| Item 1.01. | Entry
into a Material Definitive Agreement. |
On
April 24, 2023 (the “Agreement Date”), Canoo Inc., a Delaware corporation (the “Company”), entered into a securities
purchase agreement (the “Purchase Agreement”) with YA II PN, Ltd. (“Yorkville”), in connection with the issuance
and sale by the Company of convertible debentures in an aggregate principal amount of $48,000,000 (the “Convertible Debentures”).
The
Convertible Debentures bear interest at a rate of 1.0% per annum, subject to increase to 15.0% per annum upon the occurrence of certain
events of default, and will mature on June 24, 2024, unless earlier converted or redeemed. The Convertible Debentures have an original
issue discount of 6.0% resulting in gross proceeds to the Company before expenses of $45,120,000.
The Convertible
Debentures are convertible at the option of the holder into a number of shares of the Company’s common stock, par value
$0.0001 per share (the “Common Stock”), equal to the applicable Conversion Amount (as defined below) divided by the
lower of (i) $1.00 per share (the “Fixed Conversion Price”) and (ii) 95% of the lowest daily volume-weighted average
price of the Common Stock during the five consecutive trading days immediately preceding the applicable conversion date (the
“Variable Conversion Price”), provided that in no event shall the Variable Conversion Price be less than 20% of the
closing price of the Common Stock on April 24, 2023. The Convertible Debentures may be converted in whole or in part, at any time
and from time to time, provided that Convertible Debentures may only be converted at the Fixed Conversion Price until June 24, 2023,
subject to certain exceptions. The Conversion Amount with respect to any requested conversion will equal the principal amount
requested to be converted plus all accrued and unpaid interest on the Convertible Debentures as of such conversion. In addition, no
conversion will be permitted to the extent that, after giving effect to such conversion, the holder together with the certain
related parties would beneficially own in excess of 9.99% of the Common Stock outstanding immediately after giving effect to such
conversion, subject to certain adjustments.
The
Company shall not issue any Common Stock upon conversion of the Convertible Debentures if the issuance of such shares of Common Stock
would exceed 95,448,226 (which number
of shares represents approximately 19.99% of the aggregate number of shares of Common Stock issued and outstanding as of the Agreement Date) (the “Exchange
Cap”). The Exchange Cap will not apply under certain circumstances, including if the Company obtains the approval of its stockholders
as required by the applicable rules of the Nasdaq Global Select Market for issuances of shares of Common Stock in excess of such amount.
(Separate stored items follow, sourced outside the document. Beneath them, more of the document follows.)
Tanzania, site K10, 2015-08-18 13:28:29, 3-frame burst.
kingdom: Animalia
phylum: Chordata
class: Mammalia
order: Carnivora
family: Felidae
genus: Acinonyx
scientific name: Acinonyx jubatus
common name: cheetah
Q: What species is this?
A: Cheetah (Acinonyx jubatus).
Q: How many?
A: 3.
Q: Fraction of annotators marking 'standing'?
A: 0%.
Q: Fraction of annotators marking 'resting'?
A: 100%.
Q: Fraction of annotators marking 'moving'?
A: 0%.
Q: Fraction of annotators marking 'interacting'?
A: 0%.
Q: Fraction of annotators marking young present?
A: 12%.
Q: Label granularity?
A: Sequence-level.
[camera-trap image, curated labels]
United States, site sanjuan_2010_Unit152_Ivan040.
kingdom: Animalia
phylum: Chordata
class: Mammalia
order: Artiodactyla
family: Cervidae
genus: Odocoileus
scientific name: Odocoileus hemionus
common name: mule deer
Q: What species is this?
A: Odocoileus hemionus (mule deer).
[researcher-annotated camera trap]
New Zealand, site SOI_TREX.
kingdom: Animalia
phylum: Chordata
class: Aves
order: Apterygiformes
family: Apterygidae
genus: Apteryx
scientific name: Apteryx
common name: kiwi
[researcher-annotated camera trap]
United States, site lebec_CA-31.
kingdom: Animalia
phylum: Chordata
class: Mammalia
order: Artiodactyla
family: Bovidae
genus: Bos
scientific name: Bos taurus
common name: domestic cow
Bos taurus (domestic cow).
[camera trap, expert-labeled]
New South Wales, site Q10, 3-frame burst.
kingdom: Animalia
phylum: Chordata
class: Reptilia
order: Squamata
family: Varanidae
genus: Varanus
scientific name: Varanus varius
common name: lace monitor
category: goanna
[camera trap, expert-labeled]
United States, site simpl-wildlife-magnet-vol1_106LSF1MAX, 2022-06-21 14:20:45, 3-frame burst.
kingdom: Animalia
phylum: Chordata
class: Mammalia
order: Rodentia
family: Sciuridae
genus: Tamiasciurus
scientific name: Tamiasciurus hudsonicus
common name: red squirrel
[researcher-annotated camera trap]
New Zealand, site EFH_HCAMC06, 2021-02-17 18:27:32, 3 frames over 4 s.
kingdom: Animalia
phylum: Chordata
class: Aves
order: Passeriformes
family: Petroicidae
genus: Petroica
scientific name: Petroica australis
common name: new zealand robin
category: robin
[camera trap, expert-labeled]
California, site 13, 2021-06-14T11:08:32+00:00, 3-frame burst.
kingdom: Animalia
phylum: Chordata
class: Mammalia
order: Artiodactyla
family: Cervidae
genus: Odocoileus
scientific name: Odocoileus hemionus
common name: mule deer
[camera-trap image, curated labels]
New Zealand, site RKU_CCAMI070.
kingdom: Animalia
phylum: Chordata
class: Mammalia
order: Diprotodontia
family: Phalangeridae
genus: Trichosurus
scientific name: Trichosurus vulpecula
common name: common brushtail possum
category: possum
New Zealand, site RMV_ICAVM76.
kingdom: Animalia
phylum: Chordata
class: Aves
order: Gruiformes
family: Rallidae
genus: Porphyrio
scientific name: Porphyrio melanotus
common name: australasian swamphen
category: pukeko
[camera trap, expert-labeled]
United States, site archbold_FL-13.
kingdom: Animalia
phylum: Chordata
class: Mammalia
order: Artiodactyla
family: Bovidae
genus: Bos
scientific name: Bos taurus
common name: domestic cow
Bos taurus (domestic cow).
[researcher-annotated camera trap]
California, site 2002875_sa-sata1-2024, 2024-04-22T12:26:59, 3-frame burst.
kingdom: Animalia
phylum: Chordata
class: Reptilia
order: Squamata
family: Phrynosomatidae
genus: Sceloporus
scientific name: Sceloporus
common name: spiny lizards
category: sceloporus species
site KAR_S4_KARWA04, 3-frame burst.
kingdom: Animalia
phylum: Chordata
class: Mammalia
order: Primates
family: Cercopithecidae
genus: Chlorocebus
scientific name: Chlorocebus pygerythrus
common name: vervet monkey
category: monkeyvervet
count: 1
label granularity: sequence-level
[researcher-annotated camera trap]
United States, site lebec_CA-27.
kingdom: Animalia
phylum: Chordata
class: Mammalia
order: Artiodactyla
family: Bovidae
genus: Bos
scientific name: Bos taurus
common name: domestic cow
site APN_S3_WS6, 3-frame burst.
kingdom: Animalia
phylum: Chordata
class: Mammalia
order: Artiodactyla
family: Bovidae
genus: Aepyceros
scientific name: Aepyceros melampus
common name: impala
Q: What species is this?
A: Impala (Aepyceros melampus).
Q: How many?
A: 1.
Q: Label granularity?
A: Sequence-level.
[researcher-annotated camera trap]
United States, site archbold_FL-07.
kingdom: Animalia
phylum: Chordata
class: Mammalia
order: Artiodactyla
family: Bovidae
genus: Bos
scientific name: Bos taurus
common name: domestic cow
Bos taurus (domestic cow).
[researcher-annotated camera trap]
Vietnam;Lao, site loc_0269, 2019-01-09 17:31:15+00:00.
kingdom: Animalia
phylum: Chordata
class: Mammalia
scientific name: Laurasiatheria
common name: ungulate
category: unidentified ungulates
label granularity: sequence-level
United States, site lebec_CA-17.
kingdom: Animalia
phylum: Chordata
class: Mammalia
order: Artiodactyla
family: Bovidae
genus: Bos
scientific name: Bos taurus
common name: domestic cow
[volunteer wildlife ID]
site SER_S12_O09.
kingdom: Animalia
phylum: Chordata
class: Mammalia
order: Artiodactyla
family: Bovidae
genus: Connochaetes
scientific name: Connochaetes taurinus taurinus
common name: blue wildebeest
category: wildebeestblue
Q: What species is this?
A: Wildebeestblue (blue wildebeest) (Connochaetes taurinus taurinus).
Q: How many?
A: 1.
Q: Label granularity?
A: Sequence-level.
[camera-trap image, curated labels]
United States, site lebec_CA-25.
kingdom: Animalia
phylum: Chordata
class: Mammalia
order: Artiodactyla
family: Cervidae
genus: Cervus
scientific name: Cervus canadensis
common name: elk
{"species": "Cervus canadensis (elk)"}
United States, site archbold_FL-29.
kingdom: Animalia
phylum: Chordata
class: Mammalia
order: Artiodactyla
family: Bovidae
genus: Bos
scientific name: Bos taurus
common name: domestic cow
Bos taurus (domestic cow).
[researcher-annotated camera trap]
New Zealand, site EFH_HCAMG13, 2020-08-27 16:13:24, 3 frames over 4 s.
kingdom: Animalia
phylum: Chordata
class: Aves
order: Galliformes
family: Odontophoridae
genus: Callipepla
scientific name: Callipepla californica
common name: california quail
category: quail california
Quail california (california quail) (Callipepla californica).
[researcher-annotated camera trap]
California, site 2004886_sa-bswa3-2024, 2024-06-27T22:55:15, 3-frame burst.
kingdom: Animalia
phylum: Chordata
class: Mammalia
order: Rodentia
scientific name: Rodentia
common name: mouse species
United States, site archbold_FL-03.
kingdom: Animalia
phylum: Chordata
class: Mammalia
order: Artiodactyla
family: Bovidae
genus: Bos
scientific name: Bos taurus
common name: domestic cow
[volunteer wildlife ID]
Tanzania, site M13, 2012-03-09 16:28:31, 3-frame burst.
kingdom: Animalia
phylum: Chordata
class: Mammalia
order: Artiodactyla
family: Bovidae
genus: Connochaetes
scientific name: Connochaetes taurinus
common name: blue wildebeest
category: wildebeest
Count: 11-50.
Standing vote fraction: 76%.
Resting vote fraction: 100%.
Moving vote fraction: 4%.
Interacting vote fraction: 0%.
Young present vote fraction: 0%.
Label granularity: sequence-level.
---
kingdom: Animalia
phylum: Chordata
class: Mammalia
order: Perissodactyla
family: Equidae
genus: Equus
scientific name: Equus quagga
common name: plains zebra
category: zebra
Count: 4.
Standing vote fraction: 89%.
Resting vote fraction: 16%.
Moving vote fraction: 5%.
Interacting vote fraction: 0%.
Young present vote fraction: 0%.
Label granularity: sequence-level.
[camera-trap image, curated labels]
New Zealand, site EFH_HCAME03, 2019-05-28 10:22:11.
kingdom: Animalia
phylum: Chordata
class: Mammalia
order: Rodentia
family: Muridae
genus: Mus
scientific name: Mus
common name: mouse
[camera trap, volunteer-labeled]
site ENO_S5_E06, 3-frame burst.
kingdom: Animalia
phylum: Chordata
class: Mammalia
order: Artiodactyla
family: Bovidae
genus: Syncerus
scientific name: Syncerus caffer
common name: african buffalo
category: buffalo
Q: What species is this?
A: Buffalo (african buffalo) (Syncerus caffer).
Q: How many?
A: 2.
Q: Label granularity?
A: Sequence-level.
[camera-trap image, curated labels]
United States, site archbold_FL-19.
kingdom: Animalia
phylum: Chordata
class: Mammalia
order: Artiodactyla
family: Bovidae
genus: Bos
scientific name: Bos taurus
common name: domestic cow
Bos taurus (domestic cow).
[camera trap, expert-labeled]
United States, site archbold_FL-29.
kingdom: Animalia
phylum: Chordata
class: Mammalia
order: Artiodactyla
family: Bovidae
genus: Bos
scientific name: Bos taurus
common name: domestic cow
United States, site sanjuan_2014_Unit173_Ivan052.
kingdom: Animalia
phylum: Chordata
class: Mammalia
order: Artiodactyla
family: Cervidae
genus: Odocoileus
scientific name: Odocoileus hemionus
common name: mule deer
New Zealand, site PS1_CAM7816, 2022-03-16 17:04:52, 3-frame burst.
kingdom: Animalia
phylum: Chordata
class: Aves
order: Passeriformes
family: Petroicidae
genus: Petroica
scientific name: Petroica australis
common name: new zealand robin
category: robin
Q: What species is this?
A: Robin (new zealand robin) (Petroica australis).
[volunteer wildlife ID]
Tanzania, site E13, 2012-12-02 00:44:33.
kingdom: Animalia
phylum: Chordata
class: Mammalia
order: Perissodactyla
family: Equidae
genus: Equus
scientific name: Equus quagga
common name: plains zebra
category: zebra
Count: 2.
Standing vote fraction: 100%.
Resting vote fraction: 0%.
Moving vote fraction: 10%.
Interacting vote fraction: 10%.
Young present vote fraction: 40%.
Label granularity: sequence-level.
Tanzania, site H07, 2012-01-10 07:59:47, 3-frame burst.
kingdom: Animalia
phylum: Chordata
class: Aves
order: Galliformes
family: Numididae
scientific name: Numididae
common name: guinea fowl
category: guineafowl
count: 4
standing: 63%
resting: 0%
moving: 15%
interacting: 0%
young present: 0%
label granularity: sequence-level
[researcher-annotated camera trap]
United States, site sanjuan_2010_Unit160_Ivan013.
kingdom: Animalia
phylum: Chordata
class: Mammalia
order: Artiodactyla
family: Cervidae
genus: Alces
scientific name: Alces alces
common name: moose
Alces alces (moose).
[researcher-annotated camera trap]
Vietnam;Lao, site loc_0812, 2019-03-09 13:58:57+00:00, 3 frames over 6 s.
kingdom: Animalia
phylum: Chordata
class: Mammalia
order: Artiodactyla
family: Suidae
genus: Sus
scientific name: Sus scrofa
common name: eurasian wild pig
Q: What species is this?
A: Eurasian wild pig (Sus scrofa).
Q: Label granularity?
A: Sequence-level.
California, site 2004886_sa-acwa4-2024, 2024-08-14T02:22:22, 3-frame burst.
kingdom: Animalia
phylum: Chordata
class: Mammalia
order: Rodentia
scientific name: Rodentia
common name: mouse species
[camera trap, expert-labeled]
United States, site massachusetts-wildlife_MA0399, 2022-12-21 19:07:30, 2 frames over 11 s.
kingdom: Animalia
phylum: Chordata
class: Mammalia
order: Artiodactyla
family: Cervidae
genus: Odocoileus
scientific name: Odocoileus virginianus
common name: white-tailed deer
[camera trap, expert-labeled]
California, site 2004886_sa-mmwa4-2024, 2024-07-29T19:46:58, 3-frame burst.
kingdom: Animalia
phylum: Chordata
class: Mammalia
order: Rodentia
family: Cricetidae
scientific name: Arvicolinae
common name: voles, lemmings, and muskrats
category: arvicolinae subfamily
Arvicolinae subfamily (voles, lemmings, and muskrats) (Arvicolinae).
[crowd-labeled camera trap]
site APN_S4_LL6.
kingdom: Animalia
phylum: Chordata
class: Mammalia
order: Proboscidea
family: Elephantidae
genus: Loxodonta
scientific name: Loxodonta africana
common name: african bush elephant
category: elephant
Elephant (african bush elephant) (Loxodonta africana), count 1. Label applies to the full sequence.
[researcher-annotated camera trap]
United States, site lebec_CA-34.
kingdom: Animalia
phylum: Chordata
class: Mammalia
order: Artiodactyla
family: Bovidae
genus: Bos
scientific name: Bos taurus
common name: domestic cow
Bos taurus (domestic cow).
The Convertible Debenture provides the Company, subject to certain conditions, with an optional redemption right pursuant to which the
Company, upon 10 business days’ prior written notice to Yorkville (the “Redemption Notice”), may redeem, in whole or
in part, all amounts outstanding under the Convertible Debenture; provided that the trading price of the Common Stock is less than the
Fixed Conversion Price at the time of the Redemption Notice. The redemption amount shall be equal to the outstanding principal balance
being redeemed by the Company, plus the redemption premium of 5% of the principal amount being redeemed, plus all accrued and unpaid interest
in respect of such redeemed principal amount.
Upon
the occurrence of certain trigger events, the Company will be required to make monthly cash payments of principal in the amount of $7,500,000
(or such lesser amount as may then be outstanding) plus a premium equal to 5% of such principal amount plus all accrued and unpaid interest
as of such payment. Such payments will commence 10 trading days following the occurrence of a trigger event and continue on a monthly
basis thereafter until the Convertible Debentures are repaid in full or until the conditions causing the trigger event are addressed in
the manner provided for in the Convertible Debentures.
In connection with the execution of the Purchase Agreement, the Company and Yorkville also agreed to an adjustment to the exercise price
of the warrants (“Warrants”) to acquire 34,230,870 shares of Common Stock issued pursuant to the supplemental agreement, dated
December 31, 2022, by and between the Company and Yorkville. Pursuant to the parties' agreement, the exercise price of the Warrants have
been adjusted to $0.62 per share.
The
offering of the Convertible Debentures and the underlying shares of Common Stock is being made pursuant to a registration statement on
Form S-3 (File No. 333-266666), which was filed by the Company with the Securities and Exchange Commission on August 8, 2022, and declared
effective on August 17, 2022, as supplemented by a prospectus supplement dated April 24, 2023
(the “Prospectus Supplement”).
The
foregoing descriptions of the Purchase Agreement and Convertible Debentures do not purport to be complete and are qualified in their entirety
by reference to the full text of such documents, which are filed herewith as Exhibits 10.1 and 4.1, respectively, and are incorporated
herein by reference.
Attached
to this Current Report on Form 8-K as Exhibit 5.1, and incorporated by reference into the Prospectus Supplement, is the opinion of Kirkland
& Ellis LLP relating to the legality of the Convertible Debentures and the underlying Common Stock.